SET EXERCISE A | Using the earnings release below, decide whether each statement agrees with it. Answer yes or no for each, and quote the words that decide it. (i) Q3 2024 revenue from continuing operations was higher than in Q3 2023. (ii) Arena converted $15 million of debt to common equity. (iii) Adjusted EBITDA for Q3 2024 was $11.2 million.
Begin PASSAGE SHOWN
NEW YORK--(BUSINESS WIRE)--The Arena Group Holdings, Inc. (NYSE American: AREN) (“Arena”), a technology platform and media company home to hundreds of media brands, including TheStreet, Parade Media (“Parade”), Men’s Journal, Surfer, Powder and Athlon Sports, today announced financial results for the three and nine months ending September 30, 2024 (“Q3 2024”). The Company’s business transformation plan enabled a positive swing of more than $13.6 million in quarterly income from continuing operations in the third quarter of 2024 compared to the net loss from continuing operations in the third quarter of 2023 (“Q3 2023”). This resulted in quarterly net income of $4.0 million and the first quarter of positive net income in the Company’s history.
Financial Highlights for Q3 2024:
- Q3 2024 revenue from continuing operations was $33.6 million, compared to $37.0 million from continuing operations in Q3 2023.
- Net income was $4.0 million, or $0.11 in diluted earnings per share for Q3 2024, compared to a net loss of $11.2 million, or $0.47 in diluted loss per share for Q3 2023.
- Total operating expenses from continuing operations for Q3 2024 were $8.9 million, less than half the $18.4 million spent in Q3 2023 from continuing operations.
- Adjusted EBITDA for Q3 2024 was $11.2 million compared to Adjusted EBITDA of $3.1 million for Q3 2023.
- Arena closed a deal to license a copy of its proprietary content management system. This deal also included Arena acquiring multiple sites, including the top-tier automotive website, Autoblog.
- Arena extended the maturity on its line of credit with Simplify Inventions, LLC and converted $15 million of debt to common equity.
“The financial results for Q3 2024 reflect the strength of the new, leaner, more efficient Arena Group,” said The Arena Group CEO Sara Silverstein. “We’re achieving meaningful revenue diversification, including a significant increase in e-commerce and other revenue, enabling a substantial improvement in profitability. We generated higher gross margins, returned to positive operating income, and delivered our first-ever quarter of positive net income.”
“Our business transformation plan has focused on a restructuring and investments in tech and editorial,” added Silverstein. “We’re building a modern media company that not only creates great content, but also delivers strong results for our partners and drives diversified revenue and sustainable profits. We generated more than $13.6 million higher income from continuing operations on $3.4 million in lower revenue as we shed unprofitable operations. We believe we now have a stable, profitable platform for growth.”
After cutting an expected $40 million in costs on an annual basis, while leaving its editorial and technology teams largely in place, Arena’s transformation has focused on growth, audience development, diversifying revenue and a strong balance sheet.
This includes advancements in tech that help its partners better reach and leverage the company’s 100 million monthly users, not only for advertising but also for e-commerce. Arena’s investment in obtaining first-party data – via its proprietary platform – provides industry-leading addressability and monetization.
End PASSAGE SHOWN
Begin INPUT ROWS
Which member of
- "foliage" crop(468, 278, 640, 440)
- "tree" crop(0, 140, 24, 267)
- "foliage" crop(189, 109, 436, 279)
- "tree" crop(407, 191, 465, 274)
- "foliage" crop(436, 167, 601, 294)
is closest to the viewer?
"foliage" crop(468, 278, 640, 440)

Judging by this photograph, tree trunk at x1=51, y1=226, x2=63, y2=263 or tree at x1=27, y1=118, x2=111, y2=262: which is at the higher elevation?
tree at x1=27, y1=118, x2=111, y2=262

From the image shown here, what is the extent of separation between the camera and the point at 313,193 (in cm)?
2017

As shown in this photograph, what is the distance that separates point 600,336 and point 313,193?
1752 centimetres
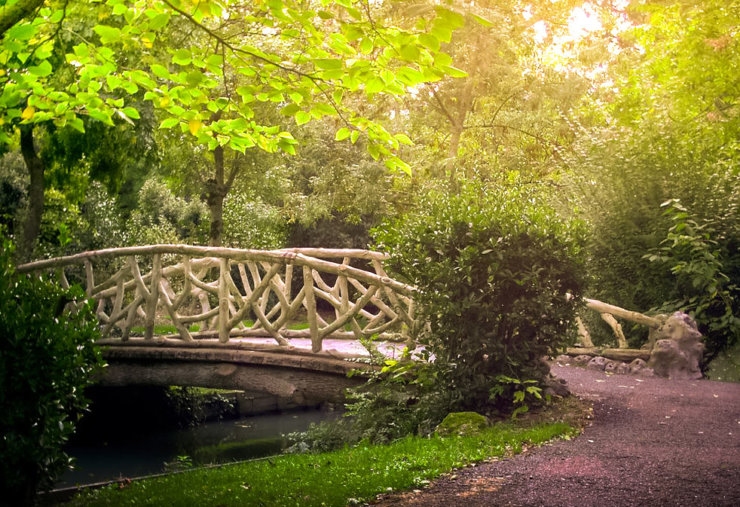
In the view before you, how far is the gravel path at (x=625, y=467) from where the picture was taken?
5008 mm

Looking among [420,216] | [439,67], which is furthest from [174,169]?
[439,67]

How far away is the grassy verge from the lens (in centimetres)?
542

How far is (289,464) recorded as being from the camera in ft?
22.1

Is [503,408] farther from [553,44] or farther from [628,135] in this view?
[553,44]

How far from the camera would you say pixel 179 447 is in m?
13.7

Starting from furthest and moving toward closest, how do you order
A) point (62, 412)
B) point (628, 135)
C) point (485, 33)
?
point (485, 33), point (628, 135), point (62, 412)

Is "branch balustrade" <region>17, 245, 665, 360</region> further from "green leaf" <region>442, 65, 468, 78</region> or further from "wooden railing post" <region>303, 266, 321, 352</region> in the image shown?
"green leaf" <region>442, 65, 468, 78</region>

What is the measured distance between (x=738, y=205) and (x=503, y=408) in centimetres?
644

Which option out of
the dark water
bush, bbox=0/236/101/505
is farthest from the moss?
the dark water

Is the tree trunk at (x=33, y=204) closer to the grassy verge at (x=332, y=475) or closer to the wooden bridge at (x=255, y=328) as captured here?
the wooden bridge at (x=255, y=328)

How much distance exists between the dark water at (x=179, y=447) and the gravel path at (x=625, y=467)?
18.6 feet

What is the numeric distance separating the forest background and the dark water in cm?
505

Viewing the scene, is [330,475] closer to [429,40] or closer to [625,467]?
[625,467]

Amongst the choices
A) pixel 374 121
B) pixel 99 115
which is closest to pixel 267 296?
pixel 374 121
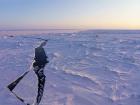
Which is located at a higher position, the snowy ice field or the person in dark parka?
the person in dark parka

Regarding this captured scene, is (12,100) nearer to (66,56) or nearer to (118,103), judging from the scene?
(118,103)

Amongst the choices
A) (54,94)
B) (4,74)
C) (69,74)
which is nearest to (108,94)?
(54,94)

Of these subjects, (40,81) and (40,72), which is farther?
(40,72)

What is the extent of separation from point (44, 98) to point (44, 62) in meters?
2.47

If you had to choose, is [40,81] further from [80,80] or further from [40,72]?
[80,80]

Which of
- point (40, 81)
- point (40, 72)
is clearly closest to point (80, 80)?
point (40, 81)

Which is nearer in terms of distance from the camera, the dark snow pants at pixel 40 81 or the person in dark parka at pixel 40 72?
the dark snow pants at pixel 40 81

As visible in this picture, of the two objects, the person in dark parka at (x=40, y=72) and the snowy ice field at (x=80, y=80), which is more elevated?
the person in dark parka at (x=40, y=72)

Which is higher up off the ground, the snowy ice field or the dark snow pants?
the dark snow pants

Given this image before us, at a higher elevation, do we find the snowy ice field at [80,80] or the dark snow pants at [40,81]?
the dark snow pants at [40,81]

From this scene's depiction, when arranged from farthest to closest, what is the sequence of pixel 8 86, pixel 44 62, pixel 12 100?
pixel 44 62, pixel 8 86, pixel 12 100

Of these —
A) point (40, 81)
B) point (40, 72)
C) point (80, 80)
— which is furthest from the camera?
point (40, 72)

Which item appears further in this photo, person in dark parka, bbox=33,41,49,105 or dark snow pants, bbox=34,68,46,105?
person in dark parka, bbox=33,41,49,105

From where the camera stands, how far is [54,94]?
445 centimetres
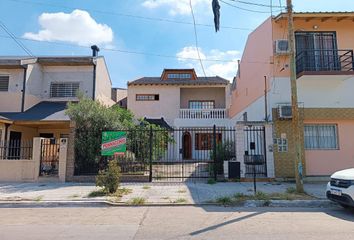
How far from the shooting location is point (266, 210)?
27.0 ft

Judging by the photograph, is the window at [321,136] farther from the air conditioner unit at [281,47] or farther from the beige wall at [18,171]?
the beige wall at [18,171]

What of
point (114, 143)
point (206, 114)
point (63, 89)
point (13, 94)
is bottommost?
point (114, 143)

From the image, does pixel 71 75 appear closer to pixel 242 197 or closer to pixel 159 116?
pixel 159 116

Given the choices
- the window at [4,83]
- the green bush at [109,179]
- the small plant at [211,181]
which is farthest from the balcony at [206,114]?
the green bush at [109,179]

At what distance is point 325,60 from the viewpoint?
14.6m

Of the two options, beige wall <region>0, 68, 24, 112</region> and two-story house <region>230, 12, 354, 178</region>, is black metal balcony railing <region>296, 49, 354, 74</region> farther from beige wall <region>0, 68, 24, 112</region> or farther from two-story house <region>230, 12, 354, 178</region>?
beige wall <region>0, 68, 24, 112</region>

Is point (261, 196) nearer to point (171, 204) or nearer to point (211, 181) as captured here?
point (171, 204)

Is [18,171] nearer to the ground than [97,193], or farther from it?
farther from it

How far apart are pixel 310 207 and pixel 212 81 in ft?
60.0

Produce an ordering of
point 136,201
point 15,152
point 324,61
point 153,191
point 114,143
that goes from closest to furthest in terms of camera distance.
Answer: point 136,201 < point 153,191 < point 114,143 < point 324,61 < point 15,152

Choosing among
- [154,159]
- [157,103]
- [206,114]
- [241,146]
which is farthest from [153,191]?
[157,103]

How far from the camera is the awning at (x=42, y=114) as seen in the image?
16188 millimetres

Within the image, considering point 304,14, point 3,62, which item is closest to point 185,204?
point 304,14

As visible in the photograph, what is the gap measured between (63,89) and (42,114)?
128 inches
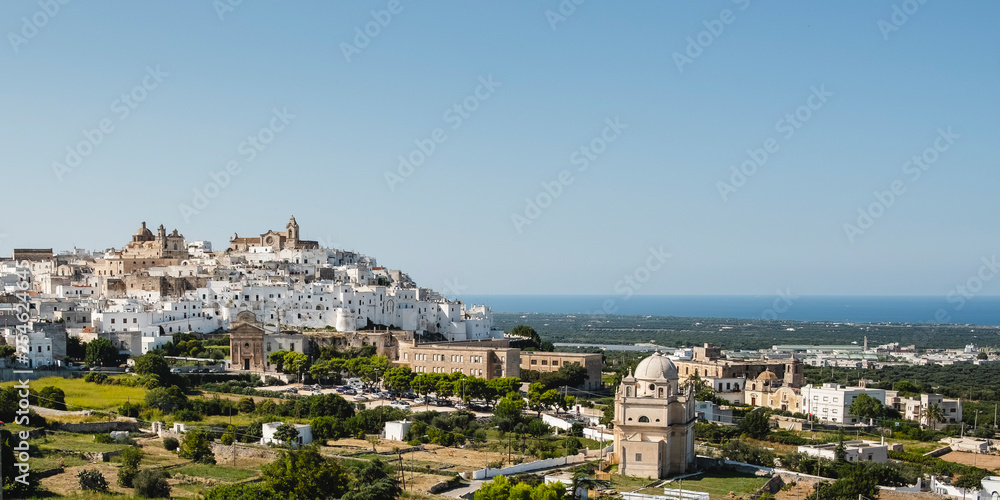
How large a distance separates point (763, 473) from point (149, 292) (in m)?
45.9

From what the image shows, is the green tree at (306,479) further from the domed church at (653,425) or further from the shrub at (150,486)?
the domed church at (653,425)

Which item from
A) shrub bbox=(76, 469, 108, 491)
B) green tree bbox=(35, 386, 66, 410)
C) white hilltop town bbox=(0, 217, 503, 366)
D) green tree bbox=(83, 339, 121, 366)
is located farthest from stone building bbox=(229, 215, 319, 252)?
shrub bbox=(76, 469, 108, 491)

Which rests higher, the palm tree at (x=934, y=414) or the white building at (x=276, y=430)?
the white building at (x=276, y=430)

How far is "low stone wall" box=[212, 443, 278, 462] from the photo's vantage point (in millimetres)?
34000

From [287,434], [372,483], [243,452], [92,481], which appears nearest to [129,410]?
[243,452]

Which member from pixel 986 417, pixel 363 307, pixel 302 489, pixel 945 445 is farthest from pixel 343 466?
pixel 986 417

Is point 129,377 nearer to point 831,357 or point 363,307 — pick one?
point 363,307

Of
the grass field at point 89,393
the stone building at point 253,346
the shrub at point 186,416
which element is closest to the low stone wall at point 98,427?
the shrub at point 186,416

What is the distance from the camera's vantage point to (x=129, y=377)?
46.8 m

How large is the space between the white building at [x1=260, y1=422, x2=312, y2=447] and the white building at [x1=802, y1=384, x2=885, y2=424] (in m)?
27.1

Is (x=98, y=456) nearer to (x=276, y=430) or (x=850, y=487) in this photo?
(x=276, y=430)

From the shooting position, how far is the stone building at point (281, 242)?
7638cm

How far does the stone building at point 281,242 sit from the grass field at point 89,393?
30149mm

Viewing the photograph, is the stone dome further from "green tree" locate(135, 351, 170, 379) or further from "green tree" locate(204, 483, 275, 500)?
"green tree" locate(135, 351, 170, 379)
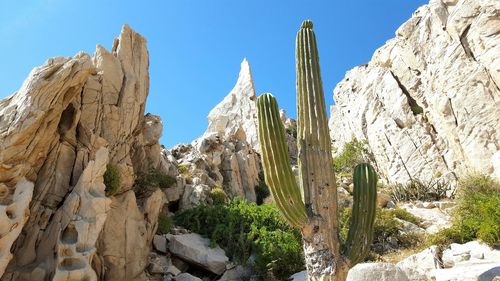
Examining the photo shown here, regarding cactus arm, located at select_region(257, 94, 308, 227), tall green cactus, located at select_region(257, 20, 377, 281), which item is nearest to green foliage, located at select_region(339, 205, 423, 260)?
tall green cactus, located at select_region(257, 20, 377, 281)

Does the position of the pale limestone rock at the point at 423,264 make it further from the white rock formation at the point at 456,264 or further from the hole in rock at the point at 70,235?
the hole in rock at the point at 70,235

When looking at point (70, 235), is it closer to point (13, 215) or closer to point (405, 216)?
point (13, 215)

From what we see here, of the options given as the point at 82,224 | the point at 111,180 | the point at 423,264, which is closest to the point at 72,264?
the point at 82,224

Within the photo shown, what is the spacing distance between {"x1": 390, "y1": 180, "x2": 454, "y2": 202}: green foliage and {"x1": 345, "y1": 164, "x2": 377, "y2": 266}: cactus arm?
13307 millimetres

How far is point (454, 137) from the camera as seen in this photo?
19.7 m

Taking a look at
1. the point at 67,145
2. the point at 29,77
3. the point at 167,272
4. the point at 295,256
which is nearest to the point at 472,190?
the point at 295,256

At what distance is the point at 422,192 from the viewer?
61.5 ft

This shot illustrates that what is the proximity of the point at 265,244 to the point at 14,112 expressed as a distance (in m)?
End INPUT ROWS
SET EXERCISE B | In the records, rename "nearer" to "closer" in the lines starting at the one containing "Is [18,171] nearer" and ending at the one containing "Answer: point 136,201". Leave everything else unchanged.

CORRECT OUTPUT A |
(i) No: "Q3 2024 revenue from continuing operations was $33.6 million, compared to $37.0 million from continuing operations in Q3 2023."
(ii) Yes: "converted $15 million of debt to common equity."
(iii) Yes: "Adjusted EBITDA for Q3 2024 was $11.2 million"

CORRECT OUTPUT B |
Is [18,171] closer to the ground than [97,193], or farther from it?
farther from it

How far apart are pixel 310 207 and pixel 212 81 in ft?
60.0

Produce an ordering of
point 136,201
point 15,152
point 324,61
point 153,191
point 114,143
that goes from closest to furthest in terms of camera distance.
Answer: point 136,201 < point 153,191 < point 114,143 < point 324,61 < point 15,152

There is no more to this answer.